When did you first notice green flashing beacons atop construction equipment?

I thought maybe they’d started appearing about a year ago, apparently in the same way that I think Pop-Tarts are a newfangled breakfast phenomenon. But I’m wrong, because they’ve been around for years. 

If you read Highways England’s publication ‘The Delivery Hub: health, safety and environment – raising the bar 1’ (and I have so you don’t have to), the green beacon is mentioned no fewer than 12 times as being best practice on construction vehicles. It was published in 2013. (Six years ago! Surely, this isn’t possible. If you’re a constructor, please tell me you’ve only started fitting green beacons in the past fortnight.) 

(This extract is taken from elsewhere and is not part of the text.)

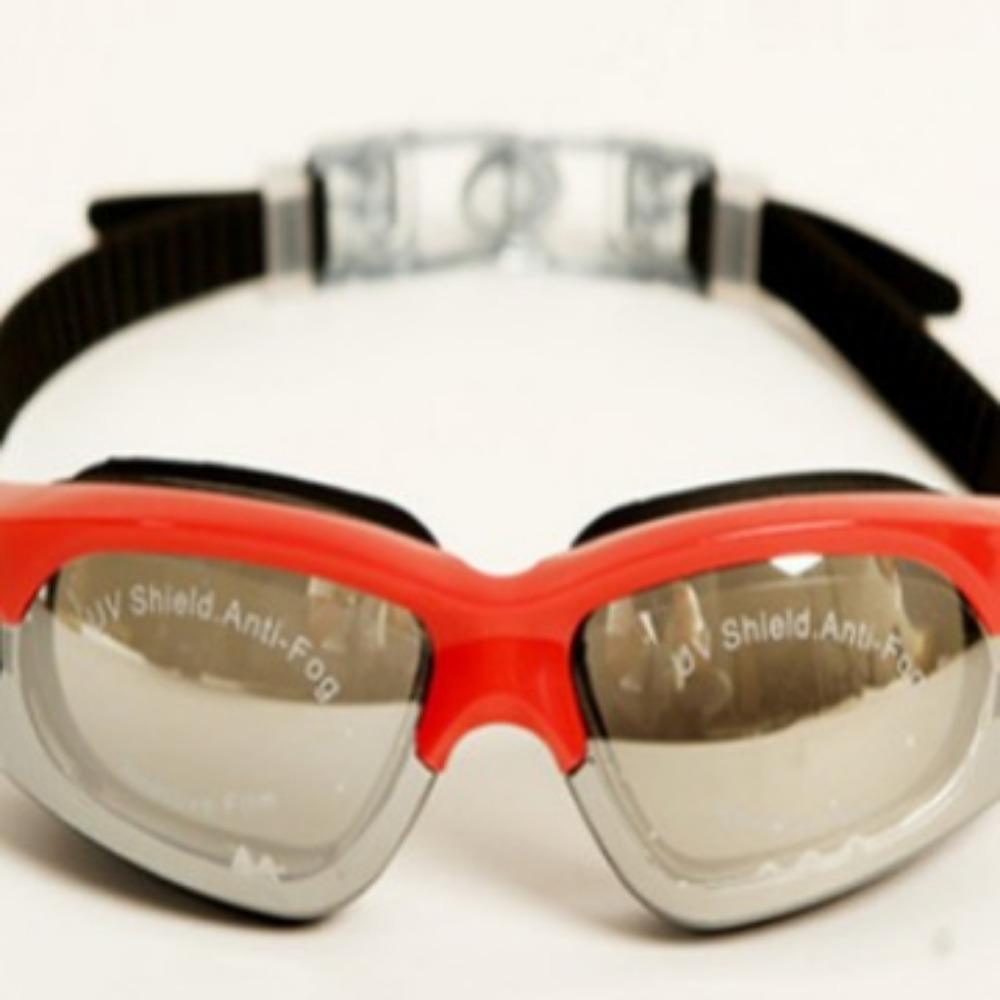 New large frame swimming goggles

What does the light mean? That somebody on board is first aid trained, given that green lights are the preserve of doctors on highways? No, it signals that the operator is wearing their seatbelt.

Lead maybe

I can’t quite find whether this has reduced site accidents, and I do hope so, although a quick internet browse shows merely how it has exasperated some drivers. 

Partly that’s because of the doctor thing: on the road, a green beacon is the sign of a medical professional who needs to let you know they’re in a hurry but can’t contravene traffic regulations. So a construction/ agricultural worker has to remember to disconnect the green beacon when their vehicle takes to the highway, in case you or I confuse an approaching Caterpillar MT875E with a Skoda Octavia estate, and in case they get fined for it. I suppose in the dark, on city streets, it could be a problem.